**Task to carry out**
Present the following data again exactly as it is shown.

Entries from a dataset
.....
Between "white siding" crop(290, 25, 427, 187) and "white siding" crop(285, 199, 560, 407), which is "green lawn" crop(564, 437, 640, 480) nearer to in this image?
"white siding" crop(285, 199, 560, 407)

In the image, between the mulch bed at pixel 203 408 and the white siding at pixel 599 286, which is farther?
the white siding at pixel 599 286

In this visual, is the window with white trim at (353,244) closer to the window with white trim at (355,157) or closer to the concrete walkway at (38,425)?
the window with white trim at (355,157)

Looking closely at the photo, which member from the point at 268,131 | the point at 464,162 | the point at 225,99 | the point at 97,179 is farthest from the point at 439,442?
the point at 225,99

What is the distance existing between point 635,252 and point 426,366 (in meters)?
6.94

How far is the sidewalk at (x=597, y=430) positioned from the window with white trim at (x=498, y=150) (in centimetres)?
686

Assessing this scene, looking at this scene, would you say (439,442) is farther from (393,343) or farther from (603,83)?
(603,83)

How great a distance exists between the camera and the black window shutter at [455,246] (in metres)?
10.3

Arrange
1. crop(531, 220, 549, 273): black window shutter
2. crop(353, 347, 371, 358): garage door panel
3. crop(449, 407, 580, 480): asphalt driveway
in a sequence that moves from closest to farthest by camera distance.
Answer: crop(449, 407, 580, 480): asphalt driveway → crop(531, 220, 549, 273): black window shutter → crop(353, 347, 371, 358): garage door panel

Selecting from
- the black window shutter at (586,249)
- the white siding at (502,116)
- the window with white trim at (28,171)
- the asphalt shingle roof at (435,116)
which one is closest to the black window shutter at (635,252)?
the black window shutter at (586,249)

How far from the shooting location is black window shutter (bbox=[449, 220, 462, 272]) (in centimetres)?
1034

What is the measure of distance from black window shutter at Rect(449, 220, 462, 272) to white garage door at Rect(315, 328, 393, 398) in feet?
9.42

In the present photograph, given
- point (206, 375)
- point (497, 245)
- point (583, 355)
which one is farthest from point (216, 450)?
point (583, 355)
.....
**Written answer**
Between "white siding" crop(290, 25, 427, 187) and "white siding" crop(285, 199, 560, 407), which is "green lawn" crop(564, 437, 640, 480) nearer to in this image?
"white siding" crop(285, 199, 560, 407)

In the image, between the mulch bed at pixel 203 408 and the white siding at pixel 599 286, which is farther?
the white siding at pixel 599 286

In this visual, is the window with white trim at (353,244) closer to the window with white trim at (355,157) or closer to the concrete walkway at (38,425)?
the window with white trim at (355,157)

Looking closely at the photo, which member from the point at 268,131 | the point at 464,162 | the point at 225,99 | the point at 97,179 is farthest from the point at 439,442?
the point at 225,99

What is the distance existing between point 635,252 and point 426,366 (in meters)?
6.94

How far is the sidewalk at (x=597, y=430) positioned from the window with white trim at (x=498, y=150) (in centimetres)?
686

Assessing this scene, looking at this scene, would you say (439,442) is farther from (393,343) or farther from (603,83)?
(603,83)

How great a distance exists between the camera and the black window shutter at [455,246] (in metres)?
10.3

Arrange
1. crop(531, 220, 549, 273): black window shutter
2. crop(353, 347, 371, 358): garage door panel
3. crop(449, 407, 580, 480): asphalt driveway
in a sequence that moves from closest to farthest by camera distance.
Answer: crop(449, 407, 580, 480): asphalt driveway → crop(531, 220, 549, 273): black window shutter → crop(353, 347, 371, 358): garage door panel

Selecting from
- the black window shutter at (586,249)
- the white siding at (502,116)
- the window with white trim at (28,171)
- the asphalt shingle roof at (435,116)
which one is closest to the black window shutter at (635,252)?
the black window shutter at (586,249)

How far from the shooting location is black window shutter (bbox=[449, 220, 462, 272]) (in centimetres)?
1034

What is the measure of distance from black window shutter at Rect(449, 220, 462, 272) to white garage door at Rect(315, 328, 393, 398) in feet?
9.42

In the present photograph, given
- point (206, 375)
- point (497, 245)
- point (583, 355)
which one is farthest from point (216, 450)?
point (583, 355)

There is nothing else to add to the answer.